Widower Henry purchases an android built in the form of a grandmother as a surrogate to his three children: Tom, Timothy, and Agatha. The two boys accept the gynoid grandmother but Agatha does not until she saves her life. When the children have grown up, and no longer need her, the grandmother returns to the factory where she was built and spends time with other electric grandmothers no longer needed. She is recalled to service to help the elderly Tom, Timothy and Agatha.

==Cast==
- Maureen Stapleton as Grandmother
- Edward Herrmann as Henry
- Paul Benedict as Guido Fantoccini
- Tara Kennedy as Agatha
- Robert MacNaughton as Tom
- Charlie Fields as Timothy
- Madeleine Sherwood as Aunt Clara

==Awards==
The Electric Grandmother received an Emmy Award nomination for Outstanding Children's Program, and won a Peabody Award. It has been recognized by Chicago International Children's Film Festival, International Film Festival for Children and Youth, American Film Festival and the Southern California Motion Picture Council.
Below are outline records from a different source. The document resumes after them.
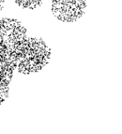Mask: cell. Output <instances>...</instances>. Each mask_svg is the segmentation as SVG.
Returning <instances> with one entry per match:
<instances>
[{
	"mask_svg": "<svg viewBox=\"0 0 122 134\" xmlns=\"http://www.w3.org/2000/svg\"><path fill=\"white\" fill-rule=\"evenodd\" d=\"M17 59L16 69L19 72L28 74L41 70L49 62L51 51L41 39L24 38L14 44Z\"/></svg>",
	"mask_w": 122,
	"mask_h": 134,
	"instance_id": "6da1fadb",
	"label": "cell"
},
{
	"mask_svg": "<svg viewBox=\"0 0 122 134\" xmlns=\"http://www.w3.org/2000/svg\"><path fill=\"white\" fill-rule=\"evenodd\" d=\"M86 6V0H52L51 9L58 19L70 23L81 18Z\"/></svg>",
	"mask_w": 122,
	"mask_h": 134,
	"instance_id": "7a4b0ae2",
	"label": "cell"
},
{
	"mask_svg": "<svg viewBox=\"0 0 122 134\" xmlns=\"http://www.w3.org/2000/svg\"><path fill=\"white\" fill-rule=\"evenodd\" d=\"M17 4L24 8H35L43 3L44 0H15Z\"/></svg>",
	"mask_w": 122,
	"mask_h": 134,
	"instance_id": "3957f363",
	"label": "cell"
}]
</instances>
Additionally, 10-year-old actress Tara Kennedy was nominated for a Young Artist Award in the category Best Young Actress in a Movie Made for Television.

==Reviews==
"Devotees of science fiction of any age, in school classes or public library programs, will find it a fascinating interpretation of Bradbury's fiction." — School Library Journal

==Popular culture and other versions==
Washington DC musical duo The Electric Grandmother took their name from the film.

The 1987 telemovie Elektroninė senelė (Electronic Grandmother), also based on the Ray Bradbury story, aired on Central Television in Russia. Directed by Algimantas Puipa, it starred Lithuanian actress Ingeborga Dapkūnaitė in the lead role.